While this is an unconventional path to a career in software development, it is not unusual for people on the spectrum not to complete high school and look for different road into the workplace. The truth is most schools and workplaces are simply not set up for those on the spectrum. They are not set up for those that think differently, and this is one of the greatest losses for modern society.
Australian Bureau of Statistics figures show the unemployment rate for people with autism is over 34 per cent, more than three times the rate for people with a disability, and almost ten times the rate for people without.
As the current unemployment rate hits 3.5% and the job market is tighter than ever, it is really time that businesses think differently about how they access the skills they need and be more prepared to make accommodations for those that think and act differently.
It is companies and organisations that think differently and are prepared to offer unconventional hiring methods that will really benefit from the unique skills of people like James.

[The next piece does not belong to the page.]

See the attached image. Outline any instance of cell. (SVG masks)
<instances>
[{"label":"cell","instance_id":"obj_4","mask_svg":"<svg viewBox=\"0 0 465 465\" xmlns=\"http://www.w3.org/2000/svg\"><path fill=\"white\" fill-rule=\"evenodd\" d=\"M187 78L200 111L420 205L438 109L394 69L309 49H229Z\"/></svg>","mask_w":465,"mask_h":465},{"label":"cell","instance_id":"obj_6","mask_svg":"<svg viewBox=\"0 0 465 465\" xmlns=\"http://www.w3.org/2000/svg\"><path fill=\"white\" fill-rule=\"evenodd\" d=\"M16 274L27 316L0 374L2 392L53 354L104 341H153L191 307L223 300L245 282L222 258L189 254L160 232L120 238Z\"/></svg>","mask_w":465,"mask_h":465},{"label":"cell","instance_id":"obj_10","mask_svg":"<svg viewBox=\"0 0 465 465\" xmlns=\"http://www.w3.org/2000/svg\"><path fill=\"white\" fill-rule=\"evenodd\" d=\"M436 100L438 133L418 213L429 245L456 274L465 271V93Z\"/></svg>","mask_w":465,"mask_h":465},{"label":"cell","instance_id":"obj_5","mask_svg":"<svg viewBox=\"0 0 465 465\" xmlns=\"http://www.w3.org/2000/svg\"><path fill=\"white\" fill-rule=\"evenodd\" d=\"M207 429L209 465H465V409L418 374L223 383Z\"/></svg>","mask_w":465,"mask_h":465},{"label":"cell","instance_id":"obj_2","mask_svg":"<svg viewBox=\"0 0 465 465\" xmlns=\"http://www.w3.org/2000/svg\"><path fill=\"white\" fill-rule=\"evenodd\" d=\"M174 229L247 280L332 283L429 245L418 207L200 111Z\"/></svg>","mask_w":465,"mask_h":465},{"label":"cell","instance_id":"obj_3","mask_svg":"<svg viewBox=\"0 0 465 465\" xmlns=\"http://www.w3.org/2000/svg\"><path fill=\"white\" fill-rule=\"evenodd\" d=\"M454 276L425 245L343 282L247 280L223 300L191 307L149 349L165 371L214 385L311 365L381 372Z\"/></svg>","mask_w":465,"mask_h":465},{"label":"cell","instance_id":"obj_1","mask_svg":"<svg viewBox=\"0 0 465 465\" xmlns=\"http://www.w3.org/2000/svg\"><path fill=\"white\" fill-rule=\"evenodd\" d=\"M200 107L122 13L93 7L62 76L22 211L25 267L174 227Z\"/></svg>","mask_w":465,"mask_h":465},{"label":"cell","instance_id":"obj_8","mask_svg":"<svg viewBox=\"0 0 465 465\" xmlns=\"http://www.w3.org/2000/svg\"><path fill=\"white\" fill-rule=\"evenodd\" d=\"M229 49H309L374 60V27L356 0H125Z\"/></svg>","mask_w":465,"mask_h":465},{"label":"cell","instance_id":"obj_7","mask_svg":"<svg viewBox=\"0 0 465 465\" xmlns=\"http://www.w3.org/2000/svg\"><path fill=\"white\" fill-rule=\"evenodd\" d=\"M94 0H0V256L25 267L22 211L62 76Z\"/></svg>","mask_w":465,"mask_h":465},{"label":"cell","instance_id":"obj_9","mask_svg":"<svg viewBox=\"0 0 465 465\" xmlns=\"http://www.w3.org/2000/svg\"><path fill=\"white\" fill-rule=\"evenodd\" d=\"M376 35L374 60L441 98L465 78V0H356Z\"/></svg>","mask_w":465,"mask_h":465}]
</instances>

Recently, James reflected on his experience working at auticon and says there are some clear differences, “the accommodations for autism are fantastic, and the social support has been invaluable. My job coaches have been helping me out the whole way which has been amazing.”
“They really help you to not get overwhelmed with client requests and work with you around client engagement. Most jobs that I have had before they give you a week or two’s training then throw you out on the floor and expect you to get on with it. This can be daunting and stressful, not necessarily from a performance perspective but if you don’t understand some of the unwritten social cues with colleges it can riddle you work with misunderstandings leading to unintended consequences.”